[Dataset entries]
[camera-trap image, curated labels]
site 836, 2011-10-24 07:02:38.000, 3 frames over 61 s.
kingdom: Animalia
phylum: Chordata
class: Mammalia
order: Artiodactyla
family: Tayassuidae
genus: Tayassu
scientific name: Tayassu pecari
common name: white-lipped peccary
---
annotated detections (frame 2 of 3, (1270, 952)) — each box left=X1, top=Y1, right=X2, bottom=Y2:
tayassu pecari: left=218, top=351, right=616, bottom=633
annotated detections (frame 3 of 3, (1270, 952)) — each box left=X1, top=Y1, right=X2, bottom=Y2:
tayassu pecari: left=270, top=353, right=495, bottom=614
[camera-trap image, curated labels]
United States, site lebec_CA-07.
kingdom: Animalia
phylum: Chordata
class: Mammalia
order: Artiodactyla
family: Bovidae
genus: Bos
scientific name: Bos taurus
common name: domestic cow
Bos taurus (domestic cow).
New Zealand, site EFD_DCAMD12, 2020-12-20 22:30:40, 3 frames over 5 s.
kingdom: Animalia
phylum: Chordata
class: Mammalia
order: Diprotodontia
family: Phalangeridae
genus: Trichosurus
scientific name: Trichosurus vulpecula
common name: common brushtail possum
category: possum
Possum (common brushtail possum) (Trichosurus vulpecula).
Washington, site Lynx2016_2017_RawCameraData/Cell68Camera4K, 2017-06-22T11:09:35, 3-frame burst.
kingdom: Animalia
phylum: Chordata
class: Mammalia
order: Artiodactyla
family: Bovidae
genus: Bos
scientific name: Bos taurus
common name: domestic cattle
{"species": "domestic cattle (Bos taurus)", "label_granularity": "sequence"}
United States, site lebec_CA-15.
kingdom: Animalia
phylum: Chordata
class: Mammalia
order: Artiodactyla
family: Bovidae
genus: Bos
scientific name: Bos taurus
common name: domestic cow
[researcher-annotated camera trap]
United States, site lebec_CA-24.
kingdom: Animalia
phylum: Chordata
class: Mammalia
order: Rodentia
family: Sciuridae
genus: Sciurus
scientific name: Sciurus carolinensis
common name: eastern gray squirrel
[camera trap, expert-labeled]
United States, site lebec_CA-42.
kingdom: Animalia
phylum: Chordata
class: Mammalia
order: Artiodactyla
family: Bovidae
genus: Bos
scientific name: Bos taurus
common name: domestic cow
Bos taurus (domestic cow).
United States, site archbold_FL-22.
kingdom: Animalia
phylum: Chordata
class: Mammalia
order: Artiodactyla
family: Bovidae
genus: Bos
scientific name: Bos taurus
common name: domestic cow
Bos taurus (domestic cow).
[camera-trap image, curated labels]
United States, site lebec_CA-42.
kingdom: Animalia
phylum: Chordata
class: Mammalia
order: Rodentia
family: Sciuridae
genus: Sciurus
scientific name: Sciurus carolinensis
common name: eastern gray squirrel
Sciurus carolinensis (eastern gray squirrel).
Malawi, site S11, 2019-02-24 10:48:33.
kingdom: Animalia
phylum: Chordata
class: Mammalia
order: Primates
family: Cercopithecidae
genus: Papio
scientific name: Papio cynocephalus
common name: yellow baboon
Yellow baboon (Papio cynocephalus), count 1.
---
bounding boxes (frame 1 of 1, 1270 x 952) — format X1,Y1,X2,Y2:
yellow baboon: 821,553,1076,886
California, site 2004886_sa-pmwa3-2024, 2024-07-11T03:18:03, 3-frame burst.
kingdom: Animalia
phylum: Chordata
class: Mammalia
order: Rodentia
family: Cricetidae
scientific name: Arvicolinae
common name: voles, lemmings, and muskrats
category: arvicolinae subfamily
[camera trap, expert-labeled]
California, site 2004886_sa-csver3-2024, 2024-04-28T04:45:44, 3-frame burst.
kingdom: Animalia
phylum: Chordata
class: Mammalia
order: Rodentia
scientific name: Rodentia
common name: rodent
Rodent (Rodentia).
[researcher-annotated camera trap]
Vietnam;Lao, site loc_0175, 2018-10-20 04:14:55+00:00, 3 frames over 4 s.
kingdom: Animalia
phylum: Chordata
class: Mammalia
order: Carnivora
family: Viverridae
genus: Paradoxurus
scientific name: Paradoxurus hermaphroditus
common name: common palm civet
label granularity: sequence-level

» **EXERCISE OBJECTIVE**
Return every line from the entries above that contains the word "over".

» **EXERCISE RESPONSE**
site 836, 2011-10-24 07:02:38.000, 3 frames over 61 s.
New Zealand, site EFD_DCAMD12, 2020-12-20 22:30:40, 3 frames over 5 s.
Vietnam;Lao, site loc_0175, 2018-10-20 04:14:55+00:00, 3 frames over 4 s.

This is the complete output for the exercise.